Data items
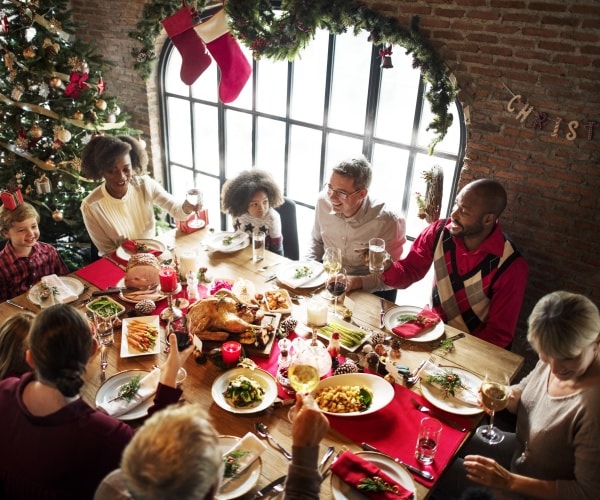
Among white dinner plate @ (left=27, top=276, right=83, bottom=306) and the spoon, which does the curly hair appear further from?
the spoon

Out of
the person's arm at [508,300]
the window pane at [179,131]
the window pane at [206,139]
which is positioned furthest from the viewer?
the window pane at [179,131]

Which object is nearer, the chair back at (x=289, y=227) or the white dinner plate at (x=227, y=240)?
the white dinner plate at (x=227, y=240)

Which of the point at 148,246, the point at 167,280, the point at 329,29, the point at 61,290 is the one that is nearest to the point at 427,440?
the point at 167,280

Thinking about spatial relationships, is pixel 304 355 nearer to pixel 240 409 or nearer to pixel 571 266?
pixel 240 409

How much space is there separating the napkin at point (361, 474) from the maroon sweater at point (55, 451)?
713mm

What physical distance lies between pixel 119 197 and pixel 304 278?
1.58m

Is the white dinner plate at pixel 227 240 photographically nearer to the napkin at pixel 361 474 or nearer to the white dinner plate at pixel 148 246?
the white dinner plate at pixel 148 246

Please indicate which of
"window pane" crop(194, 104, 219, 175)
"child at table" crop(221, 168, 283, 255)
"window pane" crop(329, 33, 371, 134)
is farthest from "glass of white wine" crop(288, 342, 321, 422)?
"window pane" crop(194, 104, 219, 175)

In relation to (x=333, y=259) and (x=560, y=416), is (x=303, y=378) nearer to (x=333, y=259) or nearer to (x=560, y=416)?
(x=333, y=259)

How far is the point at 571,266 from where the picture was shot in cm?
304

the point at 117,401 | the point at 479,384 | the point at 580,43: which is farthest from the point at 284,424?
the point at 580,43

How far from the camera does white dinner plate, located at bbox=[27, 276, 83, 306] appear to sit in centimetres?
244

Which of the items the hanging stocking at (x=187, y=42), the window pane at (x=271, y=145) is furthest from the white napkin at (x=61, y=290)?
the window pane at (x=271, y=145)

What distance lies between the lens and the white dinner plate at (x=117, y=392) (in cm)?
182
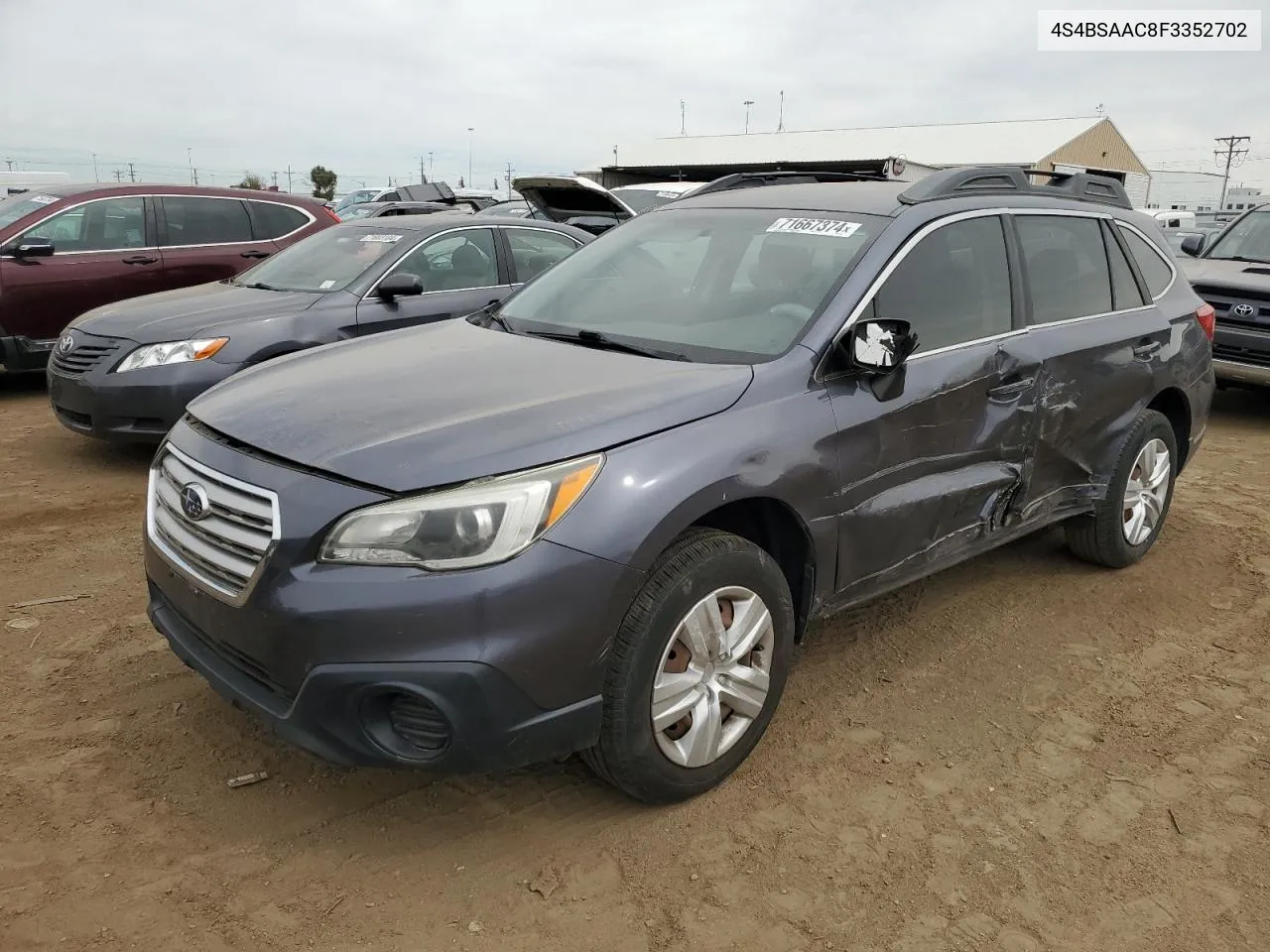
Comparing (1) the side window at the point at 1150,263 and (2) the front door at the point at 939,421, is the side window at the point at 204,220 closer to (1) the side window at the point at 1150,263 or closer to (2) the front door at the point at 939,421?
(2) the front door at the point at 939,421

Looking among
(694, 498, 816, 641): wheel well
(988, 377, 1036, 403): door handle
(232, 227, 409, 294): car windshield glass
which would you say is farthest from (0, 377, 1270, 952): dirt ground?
(232, 227, 409, 294): car windshield glass

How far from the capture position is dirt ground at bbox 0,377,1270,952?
91.5 inches

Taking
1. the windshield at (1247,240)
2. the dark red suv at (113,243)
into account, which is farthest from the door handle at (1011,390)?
the dark red suv at (113,243)

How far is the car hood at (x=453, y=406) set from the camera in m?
2.34

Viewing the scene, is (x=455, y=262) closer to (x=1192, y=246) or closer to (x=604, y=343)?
(x=604, y=343)

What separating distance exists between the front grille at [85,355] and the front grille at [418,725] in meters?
4.26

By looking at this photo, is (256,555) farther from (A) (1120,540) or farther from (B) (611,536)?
(A) (1120,540)

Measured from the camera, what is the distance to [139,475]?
18.8ft

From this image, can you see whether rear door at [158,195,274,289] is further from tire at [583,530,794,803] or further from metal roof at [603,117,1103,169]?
metal roof at [603,117,1103,169]

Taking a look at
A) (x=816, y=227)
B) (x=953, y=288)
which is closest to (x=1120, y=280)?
(x=953, y=288)

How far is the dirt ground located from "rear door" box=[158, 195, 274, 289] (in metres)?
4.98

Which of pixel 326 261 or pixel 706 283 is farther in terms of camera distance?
pixel 326 261

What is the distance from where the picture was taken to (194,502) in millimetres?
2531

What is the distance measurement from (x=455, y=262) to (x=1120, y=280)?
4.03m
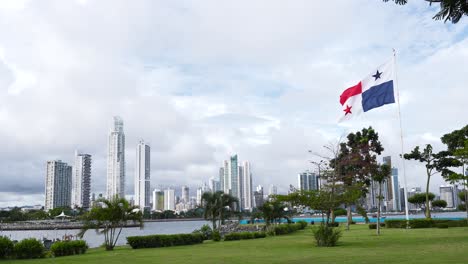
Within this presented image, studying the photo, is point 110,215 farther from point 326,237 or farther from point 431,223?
point 431,223

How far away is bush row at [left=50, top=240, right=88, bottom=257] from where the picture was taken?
24531 mm

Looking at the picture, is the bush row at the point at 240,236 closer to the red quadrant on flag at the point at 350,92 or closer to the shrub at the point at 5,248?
the red quadrant on flag at the point at 350,92

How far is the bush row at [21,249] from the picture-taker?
74.0 feet

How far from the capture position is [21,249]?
23000mm

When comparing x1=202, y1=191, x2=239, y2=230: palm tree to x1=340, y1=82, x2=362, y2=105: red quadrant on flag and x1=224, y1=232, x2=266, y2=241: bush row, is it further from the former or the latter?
x1=340, y1=82, x2=362, y2=105: red quadrant on flag

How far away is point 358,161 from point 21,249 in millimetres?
30143

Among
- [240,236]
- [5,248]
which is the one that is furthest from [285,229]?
[5,248]

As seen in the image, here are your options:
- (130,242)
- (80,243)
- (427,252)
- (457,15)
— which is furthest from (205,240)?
(457,15)

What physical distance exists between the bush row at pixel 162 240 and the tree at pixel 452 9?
24869 millimetres

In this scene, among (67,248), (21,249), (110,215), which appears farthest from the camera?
(110,215)

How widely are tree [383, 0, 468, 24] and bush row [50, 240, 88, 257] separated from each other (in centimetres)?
2258

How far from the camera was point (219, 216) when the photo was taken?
54344mm

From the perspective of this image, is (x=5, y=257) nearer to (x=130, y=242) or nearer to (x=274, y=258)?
(x=130, y=242)

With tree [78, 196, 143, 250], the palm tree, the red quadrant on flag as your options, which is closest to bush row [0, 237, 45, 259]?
tree [78, 196, 143, 250]
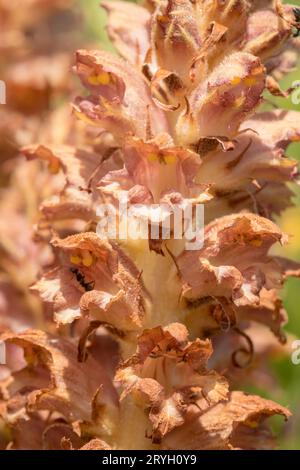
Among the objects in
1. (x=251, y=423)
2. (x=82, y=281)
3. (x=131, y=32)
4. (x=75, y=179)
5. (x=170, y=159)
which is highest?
(x=131, y=32)

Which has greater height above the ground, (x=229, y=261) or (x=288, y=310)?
(x=229, y=261)

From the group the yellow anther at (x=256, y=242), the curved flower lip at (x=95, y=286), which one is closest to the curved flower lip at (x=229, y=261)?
the yellow anther at (x=256, y=242)

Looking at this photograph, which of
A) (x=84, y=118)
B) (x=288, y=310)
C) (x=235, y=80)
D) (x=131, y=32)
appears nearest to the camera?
(x=235, y=80)

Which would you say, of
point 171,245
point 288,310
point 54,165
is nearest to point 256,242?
point 171,245

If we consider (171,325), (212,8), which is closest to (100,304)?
(171,325)

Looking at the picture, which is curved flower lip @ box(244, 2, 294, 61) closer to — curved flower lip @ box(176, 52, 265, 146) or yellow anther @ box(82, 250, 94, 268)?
curved flower lip @ box(176, 52, 265, 146)

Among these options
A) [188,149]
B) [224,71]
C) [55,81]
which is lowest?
[55,81]

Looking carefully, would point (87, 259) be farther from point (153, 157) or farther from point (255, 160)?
point (255, 160)
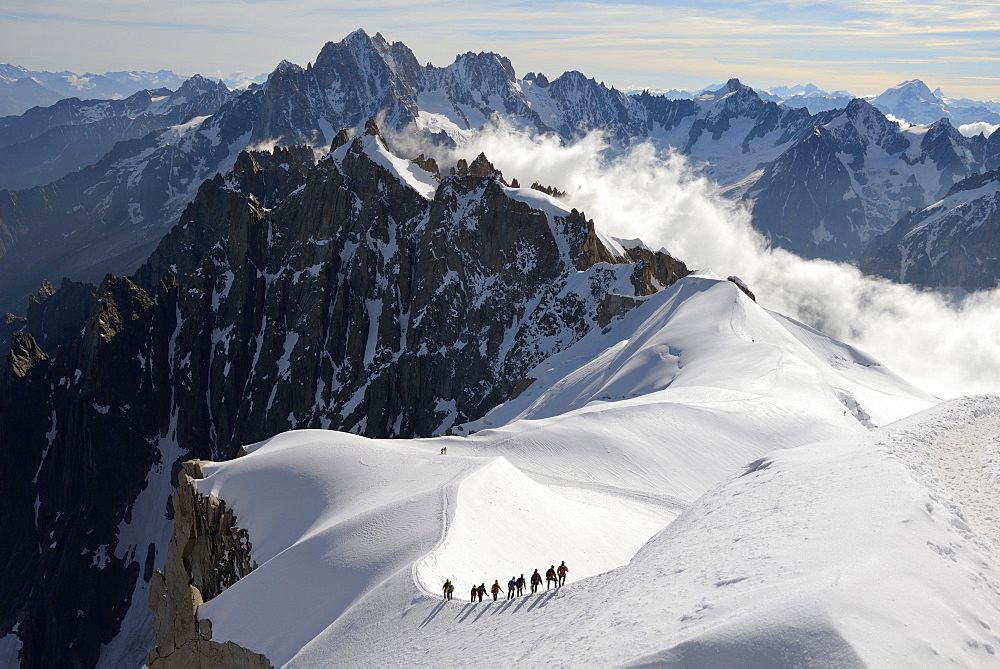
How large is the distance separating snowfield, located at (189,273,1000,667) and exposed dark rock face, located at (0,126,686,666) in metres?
59.8

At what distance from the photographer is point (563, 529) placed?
39.2 meters

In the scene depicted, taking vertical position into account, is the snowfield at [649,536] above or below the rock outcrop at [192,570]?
above

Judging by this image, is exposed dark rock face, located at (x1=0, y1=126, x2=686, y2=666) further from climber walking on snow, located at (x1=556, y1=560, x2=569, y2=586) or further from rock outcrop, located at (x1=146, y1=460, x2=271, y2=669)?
climber walking on snow, located at (x1=556, y1=560, x2=569, y2=586)

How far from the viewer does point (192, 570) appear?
47.8m

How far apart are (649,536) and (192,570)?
1239 inches

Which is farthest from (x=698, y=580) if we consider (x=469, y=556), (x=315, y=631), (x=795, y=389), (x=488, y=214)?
(x=488, y=214)

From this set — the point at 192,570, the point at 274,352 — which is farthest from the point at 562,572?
the point at 274,352

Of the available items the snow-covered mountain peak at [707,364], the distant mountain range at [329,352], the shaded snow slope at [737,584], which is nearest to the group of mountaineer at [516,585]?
the shaded snow slope at [737,584]

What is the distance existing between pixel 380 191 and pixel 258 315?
4764 cm

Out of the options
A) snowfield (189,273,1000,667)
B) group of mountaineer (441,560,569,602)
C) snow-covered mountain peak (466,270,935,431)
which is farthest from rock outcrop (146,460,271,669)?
snow-covered mountain peak (466,270,935,431)

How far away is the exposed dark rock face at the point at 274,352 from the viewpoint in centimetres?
13550

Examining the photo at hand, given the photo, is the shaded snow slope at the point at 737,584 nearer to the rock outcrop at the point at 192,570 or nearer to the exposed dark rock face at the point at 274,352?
the rock outcrop at the point at 192,570

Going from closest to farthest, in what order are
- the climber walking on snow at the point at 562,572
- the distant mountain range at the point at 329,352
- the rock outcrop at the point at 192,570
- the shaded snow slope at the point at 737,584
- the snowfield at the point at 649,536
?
1. the shaded snow slope at the point at 737,584
2. the snowfield at the point at 649,536
3. the climber walking on snow at the point at 562,572
4. the rock outcrop at the point at 192,570
5. the distant mountain range at the point at 329,352

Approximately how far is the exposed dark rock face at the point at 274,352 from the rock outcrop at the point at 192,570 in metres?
77.4
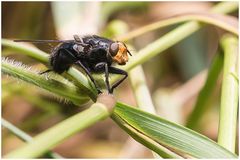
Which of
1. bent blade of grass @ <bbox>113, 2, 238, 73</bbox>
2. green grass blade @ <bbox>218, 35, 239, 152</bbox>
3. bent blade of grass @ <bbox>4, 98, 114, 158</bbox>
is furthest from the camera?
bent blade of grass @ <bbox>113, 2, 238, 73</bbox>

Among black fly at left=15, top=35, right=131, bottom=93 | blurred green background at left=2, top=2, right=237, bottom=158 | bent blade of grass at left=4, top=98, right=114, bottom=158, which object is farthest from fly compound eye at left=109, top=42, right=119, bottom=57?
blurred green background at left=2, top=2, right=237, bottom=158

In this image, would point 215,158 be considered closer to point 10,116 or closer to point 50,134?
point 50,134

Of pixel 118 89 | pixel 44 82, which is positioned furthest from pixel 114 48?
pixel 118 89

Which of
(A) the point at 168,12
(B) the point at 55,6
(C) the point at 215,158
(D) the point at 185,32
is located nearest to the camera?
(C) the point at 215,158

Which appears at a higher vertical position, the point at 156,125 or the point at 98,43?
the point at 98,43

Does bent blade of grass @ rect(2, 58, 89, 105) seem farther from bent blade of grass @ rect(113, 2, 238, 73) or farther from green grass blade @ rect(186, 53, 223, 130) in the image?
green grass blade @ rect(186, 53, 223, 130)

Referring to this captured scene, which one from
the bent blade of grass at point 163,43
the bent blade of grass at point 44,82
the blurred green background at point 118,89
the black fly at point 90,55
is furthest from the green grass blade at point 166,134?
the blurred green background at point 118,89

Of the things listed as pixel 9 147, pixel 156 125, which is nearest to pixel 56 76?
pixel 156 125
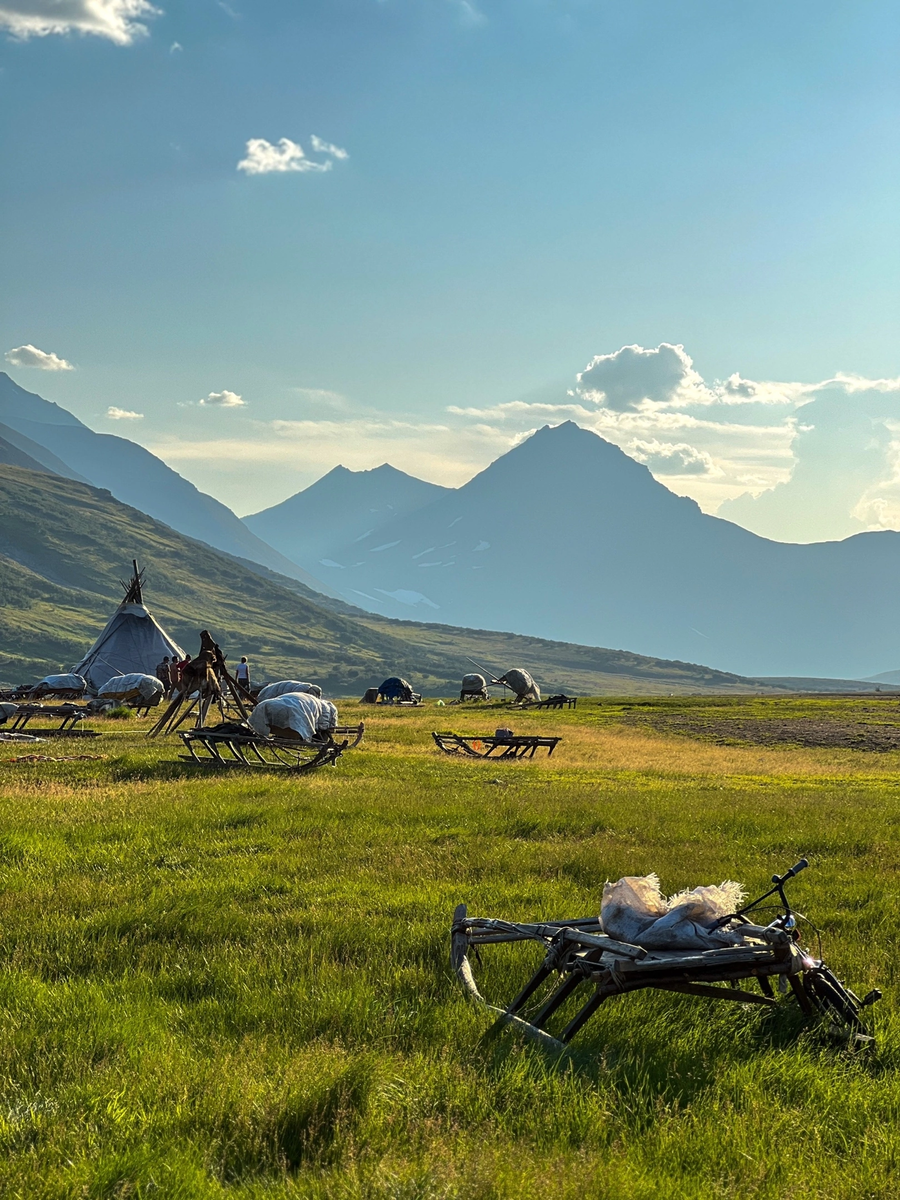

_Prompt_
Can you repeat the data word for word, from the line containing "Judging by this" up to and including the line containing "1239 inches"?

_Written reply_
Judging by this image, is exposed dark rock face, located at (x1=0, y1=126, x2=686, y2=666) further from climber walking on snow, located at (x1=556, y1=560, x2=569, y2=586) or further from rock outcrop, located at (x1=146, y1=460, x2=271, y2=669)?
climber walking on snow, located at (x1=556, y1=560, x2=569, y2=586)

How far from the viewer does point (192, 570) appear?
47.8m

How far apart are (649,536) and (192,570)?
1239 inches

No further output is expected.